[Records from a spatial question set]
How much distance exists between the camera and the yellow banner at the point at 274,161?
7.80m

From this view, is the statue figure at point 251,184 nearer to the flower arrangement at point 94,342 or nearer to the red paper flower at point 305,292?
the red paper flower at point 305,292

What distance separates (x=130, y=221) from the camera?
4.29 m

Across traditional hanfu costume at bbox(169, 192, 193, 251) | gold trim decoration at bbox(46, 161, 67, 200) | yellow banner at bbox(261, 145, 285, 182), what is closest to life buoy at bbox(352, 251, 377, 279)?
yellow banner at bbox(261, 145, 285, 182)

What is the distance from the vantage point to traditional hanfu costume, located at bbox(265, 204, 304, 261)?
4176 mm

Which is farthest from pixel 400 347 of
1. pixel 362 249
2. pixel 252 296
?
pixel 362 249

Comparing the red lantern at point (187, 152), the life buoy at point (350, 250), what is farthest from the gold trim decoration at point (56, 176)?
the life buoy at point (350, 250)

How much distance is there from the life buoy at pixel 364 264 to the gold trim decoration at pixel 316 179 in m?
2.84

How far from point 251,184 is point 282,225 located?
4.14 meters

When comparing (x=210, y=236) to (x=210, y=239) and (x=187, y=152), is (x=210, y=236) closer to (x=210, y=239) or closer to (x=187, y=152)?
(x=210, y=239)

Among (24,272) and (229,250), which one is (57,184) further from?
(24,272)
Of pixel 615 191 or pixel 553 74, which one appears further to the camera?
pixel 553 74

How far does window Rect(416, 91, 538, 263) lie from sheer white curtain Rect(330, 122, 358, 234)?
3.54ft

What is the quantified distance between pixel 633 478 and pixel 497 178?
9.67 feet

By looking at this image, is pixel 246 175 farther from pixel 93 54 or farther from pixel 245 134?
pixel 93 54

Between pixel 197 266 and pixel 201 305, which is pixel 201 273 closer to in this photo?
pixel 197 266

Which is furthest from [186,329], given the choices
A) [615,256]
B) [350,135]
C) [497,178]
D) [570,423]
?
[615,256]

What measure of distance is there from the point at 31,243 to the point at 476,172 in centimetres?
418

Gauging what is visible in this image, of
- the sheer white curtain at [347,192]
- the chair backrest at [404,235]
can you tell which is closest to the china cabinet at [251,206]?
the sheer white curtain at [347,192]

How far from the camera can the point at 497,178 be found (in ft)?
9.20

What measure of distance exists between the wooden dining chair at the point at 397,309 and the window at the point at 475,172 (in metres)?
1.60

[STATED EXERCISE]
Reproduce the material from the line containing "When comparing (x=210, y=236)" through the end, changing "china cabinet" to "display cabinet" and leaving everything else as it stands.

[SOLUTION]
When comparing (x=210, y=236) to (x=210, y=239) and (x=187, y=152), is (x=210, y=236) closer to (x=210, y=239) or closer to (x=187, y=152)?
(x=210, y=239)

Among (24,272) and (229,250), which one is (57,184) further from?
(24,272)
Of pixel 615 191 or pixel 553 74, which one appears further to the camera?
pixel 553 74

How far does window Rect(416, 91, 538, 263) lie from sheer white curtain Rect(330, 122, 358, 234)?
3.54ft

What is the quantified distance between pixel 633 478 and pixel 497 178?
9.67 feet

By looking at this image, is pixel 246 175 farther from pixel 93 54 or farther from pixel 245 134?
pixel 93 54

Between pixel 197 266 and pixel 201 305, which is pixel 201 273 closer to in this photo?
pixel 197 266

Which is furthest from [186,329], given the choices
A) [615,256]
B) [350,135]
C) [497,178]
D) [570,423]
?
[615,256]

What measure of distance is there from the point at 31,243 to the point at 476,172 in centimetres?
418

Gauging what is visible in this image, of
- the sheer white curtain at [347,192]
- the chair backrest at [404,235]
can you tell which is closest to the display cabinet at [251,206]?
the sheer white curtain at [347,192]

How far from the camera can the point at 497,178 be found (in ft)?
9.20

What measure of distance exists between the wooden dining chair at the point at 397,309 and the window at the point at 475,172 (in metres)?
1.60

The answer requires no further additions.